As part of the Guardian’s focus on the upcoming tenth anniversary of the attacks against the United States on 9/11 by Al Qaeda terrorists, the Guardian published brief essays on the subject, “What impact did 9/11 have on world?“, Sept. 5, by nine contributors, including one apologist for radical Islam, George Galloway and an unapologetic Islamist and antisemite (and CiF contributorInayat Bunglawala.

While there’s much to comment on, the following passage by one of the essayists in this series, the Guardian’s Simon Jenkins, really caught my attention:

“Had the world responded to his 9/11 attack on America with moderation he [Osama Bin Laden] would probably have disappeared, expelled from Afghanistan or killed by his Tajik enemies. Even the Taliban were known to have been shocked by 9/11, when almost the entire Muslim world came out in sympathy with America (including the PLO in Palestine). [emphasis mine]”

Now the notion that almost the entire Muslim world came “out in sympathy with America” is just untrue, and represents Guardian Left wishful thinking, and the propensity not to be burdened with unpleasant realities, at it’s worst.
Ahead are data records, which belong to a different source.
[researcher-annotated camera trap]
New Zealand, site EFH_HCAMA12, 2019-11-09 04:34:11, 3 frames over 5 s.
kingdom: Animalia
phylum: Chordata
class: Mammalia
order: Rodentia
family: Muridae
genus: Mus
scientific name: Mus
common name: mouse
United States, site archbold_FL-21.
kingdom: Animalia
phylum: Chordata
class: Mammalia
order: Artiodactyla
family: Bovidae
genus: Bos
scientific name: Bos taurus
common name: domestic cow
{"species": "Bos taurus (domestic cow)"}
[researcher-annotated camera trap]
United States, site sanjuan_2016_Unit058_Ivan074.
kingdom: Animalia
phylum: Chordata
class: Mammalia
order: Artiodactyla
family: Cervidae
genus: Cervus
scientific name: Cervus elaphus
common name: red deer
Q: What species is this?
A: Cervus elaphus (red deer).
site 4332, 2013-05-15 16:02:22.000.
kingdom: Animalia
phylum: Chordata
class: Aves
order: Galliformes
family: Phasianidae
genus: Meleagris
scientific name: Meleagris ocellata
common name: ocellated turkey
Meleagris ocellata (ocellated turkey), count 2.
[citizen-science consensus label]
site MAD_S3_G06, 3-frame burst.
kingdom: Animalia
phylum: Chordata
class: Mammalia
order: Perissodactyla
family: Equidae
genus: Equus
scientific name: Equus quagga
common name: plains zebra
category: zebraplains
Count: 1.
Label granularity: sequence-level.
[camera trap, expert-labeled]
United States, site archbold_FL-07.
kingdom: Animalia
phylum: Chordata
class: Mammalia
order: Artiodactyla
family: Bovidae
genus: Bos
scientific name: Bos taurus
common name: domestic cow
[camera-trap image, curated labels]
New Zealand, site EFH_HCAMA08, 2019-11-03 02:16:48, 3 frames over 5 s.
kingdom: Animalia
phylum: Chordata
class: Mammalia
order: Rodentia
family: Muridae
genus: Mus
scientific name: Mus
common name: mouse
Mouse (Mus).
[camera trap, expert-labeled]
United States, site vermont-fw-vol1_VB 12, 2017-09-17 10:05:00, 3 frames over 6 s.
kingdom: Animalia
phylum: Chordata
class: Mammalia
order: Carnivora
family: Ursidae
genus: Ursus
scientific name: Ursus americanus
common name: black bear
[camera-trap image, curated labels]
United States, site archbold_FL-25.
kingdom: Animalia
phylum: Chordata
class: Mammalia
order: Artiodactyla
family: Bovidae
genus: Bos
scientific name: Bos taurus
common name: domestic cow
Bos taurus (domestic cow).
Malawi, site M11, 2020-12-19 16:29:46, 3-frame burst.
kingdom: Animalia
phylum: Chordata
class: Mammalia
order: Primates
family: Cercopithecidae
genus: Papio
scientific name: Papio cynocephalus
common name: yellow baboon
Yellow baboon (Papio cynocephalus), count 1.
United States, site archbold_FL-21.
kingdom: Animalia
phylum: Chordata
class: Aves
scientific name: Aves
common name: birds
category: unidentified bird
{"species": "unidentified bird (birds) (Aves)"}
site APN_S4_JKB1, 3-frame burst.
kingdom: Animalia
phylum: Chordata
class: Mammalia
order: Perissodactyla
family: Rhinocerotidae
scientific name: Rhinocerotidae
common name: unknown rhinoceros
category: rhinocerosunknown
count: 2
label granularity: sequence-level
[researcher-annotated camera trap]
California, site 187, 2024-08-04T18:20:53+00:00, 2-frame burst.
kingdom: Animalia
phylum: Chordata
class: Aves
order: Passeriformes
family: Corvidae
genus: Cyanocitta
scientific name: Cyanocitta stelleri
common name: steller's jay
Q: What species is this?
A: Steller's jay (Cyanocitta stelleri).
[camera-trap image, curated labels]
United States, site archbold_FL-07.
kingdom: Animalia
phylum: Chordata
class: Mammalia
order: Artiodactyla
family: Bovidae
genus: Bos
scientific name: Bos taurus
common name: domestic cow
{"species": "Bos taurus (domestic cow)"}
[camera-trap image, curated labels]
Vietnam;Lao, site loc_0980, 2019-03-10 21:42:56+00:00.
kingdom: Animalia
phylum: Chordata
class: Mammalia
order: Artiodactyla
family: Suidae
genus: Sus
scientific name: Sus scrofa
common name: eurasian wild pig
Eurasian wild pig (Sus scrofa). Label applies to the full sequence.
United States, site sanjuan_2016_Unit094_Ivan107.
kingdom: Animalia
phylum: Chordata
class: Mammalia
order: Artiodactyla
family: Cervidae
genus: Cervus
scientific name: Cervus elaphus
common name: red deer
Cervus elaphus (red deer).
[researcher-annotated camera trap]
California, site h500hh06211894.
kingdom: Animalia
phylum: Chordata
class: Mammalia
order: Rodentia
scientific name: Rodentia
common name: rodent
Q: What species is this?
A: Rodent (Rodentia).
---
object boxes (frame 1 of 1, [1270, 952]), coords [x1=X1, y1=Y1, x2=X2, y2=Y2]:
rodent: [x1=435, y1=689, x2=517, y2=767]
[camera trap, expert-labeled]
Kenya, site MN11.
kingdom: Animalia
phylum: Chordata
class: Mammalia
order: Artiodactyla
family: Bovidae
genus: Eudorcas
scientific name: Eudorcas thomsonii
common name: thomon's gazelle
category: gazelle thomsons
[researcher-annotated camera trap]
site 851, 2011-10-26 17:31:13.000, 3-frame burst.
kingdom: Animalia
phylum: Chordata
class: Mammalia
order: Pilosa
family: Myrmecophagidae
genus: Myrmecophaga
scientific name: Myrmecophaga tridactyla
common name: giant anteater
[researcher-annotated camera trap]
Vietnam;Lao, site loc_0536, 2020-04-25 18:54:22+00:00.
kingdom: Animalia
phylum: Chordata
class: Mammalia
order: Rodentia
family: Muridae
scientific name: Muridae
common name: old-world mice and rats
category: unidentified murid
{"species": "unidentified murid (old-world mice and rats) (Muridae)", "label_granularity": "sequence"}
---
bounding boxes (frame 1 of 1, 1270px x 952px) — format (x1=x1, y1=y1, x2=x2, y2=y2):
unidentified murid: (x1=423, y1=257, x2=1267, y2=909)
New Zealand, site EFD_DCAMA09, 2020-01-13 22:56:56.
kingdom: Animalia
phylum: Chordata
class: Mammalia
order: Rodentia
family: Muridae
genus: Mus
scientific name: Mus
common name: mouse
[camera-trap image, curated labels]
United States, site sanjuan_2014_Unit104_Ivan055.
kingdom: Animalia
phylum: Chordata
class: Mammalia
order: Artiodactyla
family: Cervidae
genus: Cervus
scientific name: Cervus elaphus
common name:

For one thing, Gallup surveys in 2002 demonstrated a deeply held belief among a large majority of the Arab world that Osama bin Laden had absolutely nothing to do with the September 11th massacres.

Polls conducted in 2001, only a couple of months after the 9/11 attacks, showed widespread contempt for the U.S. in the Muslim world – with an overwhelming percentage of respondents characterizing the U.S. as “ruthless”, “aggressive”, “conceited”, and “arrogant”. 

And, whatever crocodile tears Yasser Arafat may have shed for the Western media, a poll in October 2001 showed that 43% of Palestinians viewed the attacks on 9/11 as “consistent with Arab interests?”, while another 9% responded that they “weren’t sure”. 

Another poll in October of 2001 showed that nearly half of all Palestinians believed not only that Al Qaeda wasn’t responsible for the attacks on 9/11, but that the attacks were a “Jewish plot”.

And, reports and images of thousands of Palestinians from East Jerusalem, Nablus, and Lebanon spontaneously taking to the streets in celebration upon hearing news of the 9/11 attacks were broadcast around the world.


This expression of joy at the murder of thousands of innocent Americans – consistent with polls showing overwhelming Palestinian support, before 2001, for terror attacks against the U.S. – took place before one bomb fell on Kabul or Baghdad. 

Of course, the narrative that America’s war against radical Islam is a greater problem to the world than radical Islam itself is so ingrained in Guardian Left thought that no evidence to the contrary is likely to make a difference.

Simon Jenkins’ essay is proof that if you repeat a lie often enough it can indeed become conventional wisdom.